▶ _EXERCISE DETAILS_:
Please output every one of the records below word for word, omitting the pictures.

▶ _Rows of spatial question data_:
------------------------------
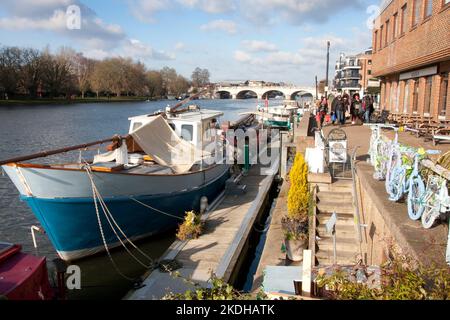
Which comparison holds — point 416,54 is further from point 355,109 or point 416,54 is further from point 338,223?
point 338,223

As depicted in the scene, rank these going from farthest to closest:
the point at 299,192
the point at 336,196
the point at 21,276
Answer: the point at 299,192 < the point at 336,196 < the point at 21,276

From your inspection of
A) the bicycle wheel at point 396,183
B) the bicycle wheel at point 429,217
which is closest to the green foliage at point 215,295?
the bicycle wheel at point 429,217

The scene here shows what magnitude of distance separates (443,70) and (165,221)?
11.2 metres

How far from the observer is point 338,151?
10164mm

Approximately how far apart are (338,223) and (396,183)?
------------------------------
▶ _EXERCISE SOLUTION_:
Which comparison holds — point 416,54 is further from point 355,109 or point 416,54 is further from point 338,223?
point 338,223

As depicted in the scene, rank these going from farthest to closest:
the point at 299,192
the point at 336,196
the point at 21,276
Answer: the point at 299,192 < the point at 336,196 < the point at 21,276

From your inspection of
A) the bicycle wheel at point 396,183
B) the bicycle wheel at point 429,217
which is closest to the green foliage at point 215,295?
the bicycle wheel at point 429,217

The scene here shows what magnitude of distance separates (443,70) and (165,221)?
11.2 metres

How far from the observer is point 338,151?
10164mm

Approximately how far apart are (338,223) and (396,183)?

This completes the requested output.